* **TEXT SHOWN**
I have written 5 blogs on the attempts by the Victorian government to force workers to ‘get the jab’ or ‘lose your job’. In my opinion there are good arguments that these attempts are unlawful.
Not only are they are blunt instrument, there are questions about their compliance with the statutory regime under which they are issued.
Nevertheless, I hear that the government’s attempts are encouraging employers to impose their own mandatory vaccination policies, without regard to proper risk assessments or human rights or the rights of employees. I know of a few examples where this is happening.
It may be that employers feel emboldened to mandate vaccinations, because if the Chief Health Officer can do it, they think they can do it.
What if the Chief Health Officer can’t do it?
And what if some or many of the employers can’t do it, even if the Chief Health Officer can?
Today I post about two things. In Part 5.1, I examine the text of the Directions.
Here, I look at some of the Commonwealth Government’s advice about the risks of vaccination, including references to people who should not take certain vaccinations. I argue that the Commonwealth Government’s generic health advice to the public is a valid source of information for those deciding whether to self-vaccinate or not.
So the government (like the Commonwealth Government) can be pro-vaccines for society as a whole, but the government can still enable individuals (even if only 10-20% of the population) to make up their own minds about whether to take a particular vaccination, based on health advice from that same government.

* **WORK TASK A**
In the blog post on Victorian vaccine mandates, rewrite the paragraph beginning "Nevertheless, I hear that" more concisely, keeping its main facts.
* **WORK TASK B**
Write a continuation of the blog post on Victorian vaccine mandates, picking up after its final sentence.

* **PROVIDED RECORDS**
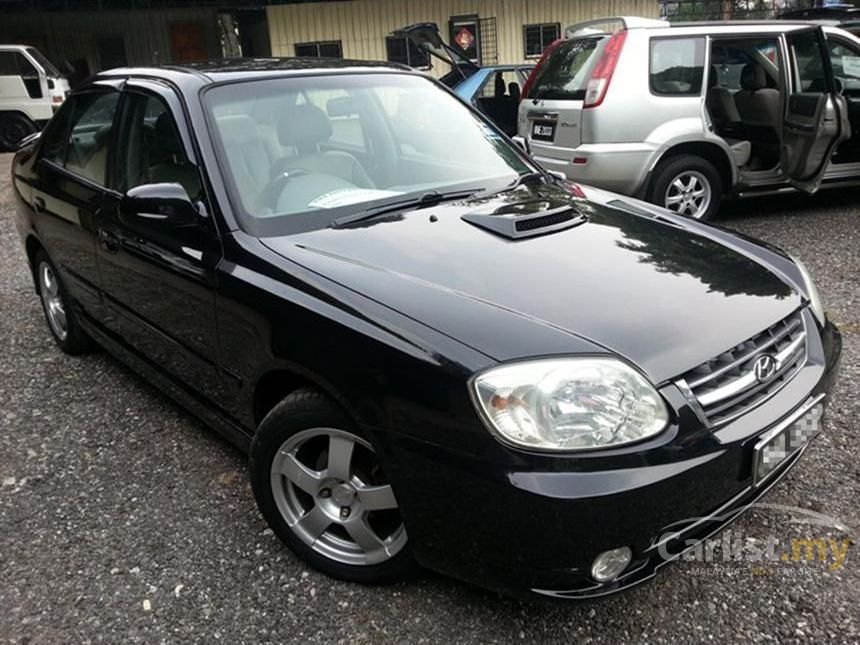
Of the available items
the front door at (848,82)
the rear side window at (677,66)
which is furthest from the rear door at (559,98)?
the front door at (848,82)

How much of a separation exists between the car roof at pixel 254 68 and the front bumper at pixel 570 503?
73.3 inches

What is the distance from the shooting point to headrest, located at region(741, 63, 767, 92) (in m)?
6.99

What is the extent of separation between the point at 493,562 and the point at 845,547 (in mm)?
1327

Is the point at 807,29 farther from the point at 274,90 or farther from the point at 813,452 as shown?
the point at 274,90

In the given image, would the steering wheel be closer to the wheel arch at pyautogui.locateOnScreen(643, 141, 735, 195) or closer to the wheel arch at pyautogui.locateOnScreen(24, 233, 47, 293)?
the wheel arch at pyautogui.locateOnScreen(24, 233, 47, 293)

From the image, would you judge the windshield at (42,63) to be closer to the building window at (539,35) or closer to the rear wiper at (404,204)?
the building window at (539,35)

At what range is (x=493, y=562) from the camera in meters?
1.96

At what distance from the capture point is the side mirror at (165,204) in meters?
2.67

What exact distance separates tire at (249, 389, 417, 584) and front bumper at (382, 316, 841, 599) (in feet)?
0.72

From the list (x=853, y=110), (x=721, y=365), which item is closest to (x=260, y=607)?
(x=721, y=365)

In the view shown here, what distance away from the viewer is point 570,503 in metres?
1.80

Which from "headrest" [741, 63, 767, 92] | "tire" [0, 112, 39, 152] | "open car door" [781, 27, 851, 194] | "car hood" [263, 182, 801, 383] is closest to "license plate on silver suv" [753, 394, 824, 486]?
"car hood" [263, 182, 801, 383]

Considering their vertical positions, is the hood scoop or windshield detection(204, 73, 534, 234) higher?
windshield detection(204, 73, 534, 234)

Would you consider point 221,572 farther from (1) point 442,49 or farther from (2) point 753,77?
(1) point 442,49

* **EXERCISE RESPONSE A**
I hear the government's attempts are prompting employers to impose their own mandatory vaccination policies, ignoring proper risk assessments, human rights and employee rights. I know of a few such cases.

* **EXERCISE RESPONSE B**
The Mandatory Vaccination Directions issued today (22 October 2021) contain very limited exceptions for people with very specific medical preconditions. They don’t contain exemptions for religious reasons, conscientious objections, or medical concerns. But in this post I am just looking at medical concerns.
Some people are concerned about the risk of vaccinations
There are a number of people with genuine health concerns which are not accommodated by the CHO Directions at all. There’s no flexibility. No allowance to consider the real risks of one individual in one workplace remaining unvaccinated.
When you look at the Commonwealth Government’s medical advice, you can see that there are real and rational risks that some people may choose to take into account when deciding not to vaccinate.
If we want to judge those who choose not to get the jab, on an individual basis, we should stand in their shoes for a little while, and be prepared to tell them “get the jab, you will be fine, I guarantee it”, or “I’ll compensate you, no matter what happens”.
On the other hand, when you go to GP and ask, “can you personally guarantee I will be fine?” you are likely to be told “no”.
And then, if you choose to self-vaccinate, knowing the risks, then you have voluntarily consented to the process.
And you may well decide that the risks to you personally are outweighed by the benefits to society as a whole, and you then get vaccinated.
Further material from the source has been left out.